_Istruzioni:_
A) Rispondi a queste domande sull'articolo su audit:
(i) In quali kernel è presente la funzionalità audit?
(ii) Con quale nome il software si trova nei repo ufficiali di Debian/Ubuntu?
(iii) Nell'analogia del condominio, che cosa rappresentano gli ospiti?
B) Elenca i principali tool del pacchetto audit nominati nell'articolo su audit.
C) Prosegui l'articolo su audit a partire dall'ultima frase.

===== Testo fornito =====

Premessa off-topic: il sottoscritto non solo è al suo primo articolo su Il Portalinux, ma è anche alla sua prima esperienza con un qualunque tipo di CMS e con X/HTML. Eventuali schifezze di formattazione sono quindi giustificate.
P.S.: WordPress, a malapena ti conosco, e già ti odio!!! Ora passiamo alle cose serie(!!!).
Avete mai abitato in un condominio? Avete presente la vecchia pettegola, che magari abita al piano terra, agli occhi della quale nessuno quindi può sfuggire, nè per le scale nè per l’ascensore? Quella che la mattina vi incontra e con sorriso sornione vi fà:
“Cchi occhiu stancu c’aviti…e cu era chidda bedda fhijjola cchi vinna mu vi trova ieri sira? Chidda chi caminava ‘nsema a vui, tutti i dui ‘mbriachi ‘na pezza, vattennu mura mura, versi i tri e nu quartu/tri e vinticinqua?”1
(Come faccia questa gente ad essere sveglia sia al mattino presto quando le persone serie vanno a lavoro, che a tarda notte quando il restante 90% della popolazione sotto i trenta torna a casa, rimane ancora un mistero!)
Insomma, la migliore alleata dell’amministratore di condominio.
Perfetto, allora l’analogia è semplice e calzante: il kernel è il condominio, voi siete l’amministratore, gli appartamenti/inquilini sono le syscall, gli ospiti sono i processi. E la vecchia? E la vecchia è audit! Che domande…
Audit è una funzionalità dei kernel 2.6.x che, su richiesta, monitora le chiamate di sistema al kernel, memorizzando sotto forma di log le informazioni desiderate sul chiamante, la chiamata, e l’oggetto della stessa.
Premetto che questa non vorrà essere una guida esaustiva all’utilizzo di audit, ma solo un articolo che possa portare a conoscenza dei più l’esistenza ed i concetti chiave di uno strumento che può far comodo anche in determinate situazioni dell’uso desktop, nonostante il suo target principale siano i sysadmin. Io ad esempio l’ho studiato un po’, per cercare di capire quale sia il processo che si ostina a modificare e riportare a default un file nella mia home che ho personalizzato. Vale la pena in questo caso, ancor più che in molti altri, ribadire l’importanza della lettura del man, che fornisce informazioni decentemente esaurienti sulle innumerevoli possibilità di configurazione.
Componenti in Userspace
Come ogni servizio in kernelspace, per poterlo utilizzare da utenti abbiamo bisogno di strumenti che girino in userspace. Il software che prenderemo in considerazione è audit di Red Hat, disponibile nei repo della maggior parte delle distribuzioni maggiori: per Arch Linux è reperibile tramite AUR, per Debian/Ubuntu col nome di auditd nei repo ufficiali (repo universe per ubuntu).
I principali tool presenti nel pacchetto sono 3:
- auditd, demone in ascolto su determinati elementi, in base alle regole impostate
- auditctl, tool per la gestione del sistema di monitoraggio, e la creazione di regole a runtime
- ausearch, strumento per la ricerca all’interno del log, tramite filtri
Ne sono presenti anche altri, ma per le nostre esigenze questi consentono di fare tutto abbastanza agevolmente.

===== Dati disponibili =====

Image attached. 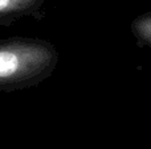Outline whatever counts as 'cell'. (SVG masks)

=====

_Risultati dell'esercizio:_
A)
(i) Nei kernel 2.6.x.
(ii) Con il nome auditd.
(iii) I processi.

B) auditd, auditctl, ausearch

C)
Il procedimento per il monitoraggio tramite questo servizio è abbastanza lineare: si avvia il demone, si impostano le regole, e quando lo si ritiene opportuno si interroga il log per controllare eventuali voci che contemplino ciò su cui si vuole indagare.
Avvio e Configurazione del Demone
Il demone auditd si configura tramite il file /etc/audit/auditd.conf (l’avreste mai detto???), e per un uso sporadico e superficiale, le impostazioni di default vanno più che bene. La personalizzazione quindi è destinata solo a chi ha intenzione di farne un uso più intensivo (mica noi, che facciamo della zappa la nostra forma di sostentamento principe).
L’avvio del demone, vi stupirò, si ottiene con un semplice auditd start
(ovviamente dalla directory contenente il demone).
Se decideste di scrivere una nuova regola statica all’interno di “/etc/audit/audit.rules” mentre il demone è già in esecuzione, ricordatevi di riavviarlo con auditd restart
perchè questa venga utilizzata. (personalmente ho provato anche il semplice auditd reload, ma non ha funzionato)
Impostazione delle Regole
Questo passaggio è un buon 90% di tutto ciò che c’è da sapere. Innanzitutto, precisiamo che ci sono due modi per impostare le regole per audit: in maniera statica tramite “/etc/audit/audit.rules”, o a runtime tramite il tool auditctl. Le differenze nella sintassi da utilizzare tra i due metodi sono nulle. All’interno di “/etc/audit/audit.rules” infatti, bisognerà scrivere tutto ciò che si digiterebbe nel terminale utilizzando il metodo alternativo, fatta esclusione per il nome del comando “auditctl”.
Prendiamo ad esempio una regola, volutamente di media complessità, in modo da poter illustrare i parametri fondamentali che si possono utilizzare. In realtà non è molto utile (versione politically correct di “non serve a un c***o”).
auditctl -a exit,always -S open -F auid=510 -F path=/etc/shadow -F dir=/opt/ -F pid=1005 -F k=stringa_chiave -p warx
Se volessimo usarla all’interno di audit.rules anzichè lanciarla da terminale, aggiungeremmo al file
-a exit,always -S open -F auid=510 -F path=/etc/shadow -F dir=/opt/ -F pid=1005 -k stringa_chiave -p warx
Cominciamo con lo spiegare i vincoli che abbiamo posto al nostro monitoraggio:
-a exit,always
con lo switch -a è possibile specificare una coppia [list],[action] , alla quale il resto della regola viene assegnato.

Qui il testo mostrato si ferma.